- Verilen görev: Kahneman yazısında "(2006’da psikoloji profesörü" ifadesinden başlayıp "tekrar ilginize sunuyorum)" ifadesi de dahil olmak üzere o bölümü olduğu gibi aktarır mısınız?

- Alıntı metin:
────────

(2006’da psikoloji profesörü Daniel Kahneman Ekonomi Nobel’ini aldığında yazdığım eski bir yazı; Yavaş ve Hızlı Düşünmek kitabı ile daha sonraki yıllarda genel okur kitlesine ulaşan Kahneman son ana kadar üretken geçen doksan yıllık bir yaşamın sonunda geçtiğimiz hafta aramızdan ayrıldı. Bu yazıyı anısına tekrar ilginize sunuyorum)
Nobel ödülünü alanlar, bakın nelerle uğraşıyor, zamanlarını neyle dolduruyorlar?
“Yüzde 80 olasılıkla 4,000 dolar kazanabileceğiniz bir bahisi mi tercih edersiniz; yoksa kurasız çekilişsiz 3,000 doları alır gider misiniz? “İnsanlar” yüzde 80 garantili parayı alıp gidiyor!

────────

Uzamsal ilişki verileri:
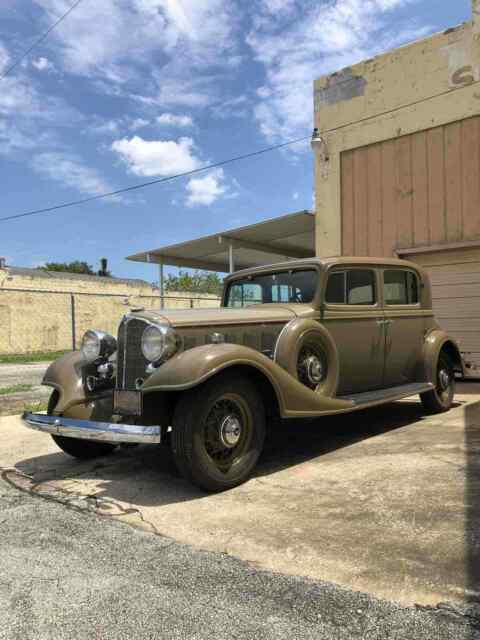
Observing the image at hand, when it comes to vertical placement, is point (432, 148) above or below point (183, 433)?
above

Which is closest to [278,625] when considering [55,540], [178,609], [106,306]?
[178,609]

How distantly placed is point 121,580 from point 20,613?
43cm

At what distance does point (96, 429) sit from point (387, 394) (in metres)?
2.71

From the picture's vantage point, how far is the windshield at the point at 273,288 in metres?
4.86

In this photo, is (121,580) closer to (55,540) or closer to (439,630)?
(55,540)

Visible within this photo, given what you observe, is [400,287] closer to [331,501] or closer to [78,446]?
[331,501]

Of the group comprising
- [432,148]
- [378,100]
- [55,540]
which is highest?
[378,100]

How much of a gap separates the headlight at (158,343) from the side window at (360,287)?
1.95 meters

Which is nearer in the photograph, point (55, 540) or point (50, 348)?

────────

- Alıştırmanın yanıtı:
(2006’da psikoloji profesörü Daniel Kahneman Ekonomi Nobel’ini aldığında yazdığım eski bir yazı; Yavaş ve Hızlı Düşünmek kitabı ile daha sonraki yıllarda genel okur kitlesine ulaşan Kahneman son ana kadar üretken geçen doksan yıllık bir yaşamın sonunda geçtiğimiz hafta aramızdan ayrıldı. Bu yazıyı anısına tekrar ilginize sunuyorum)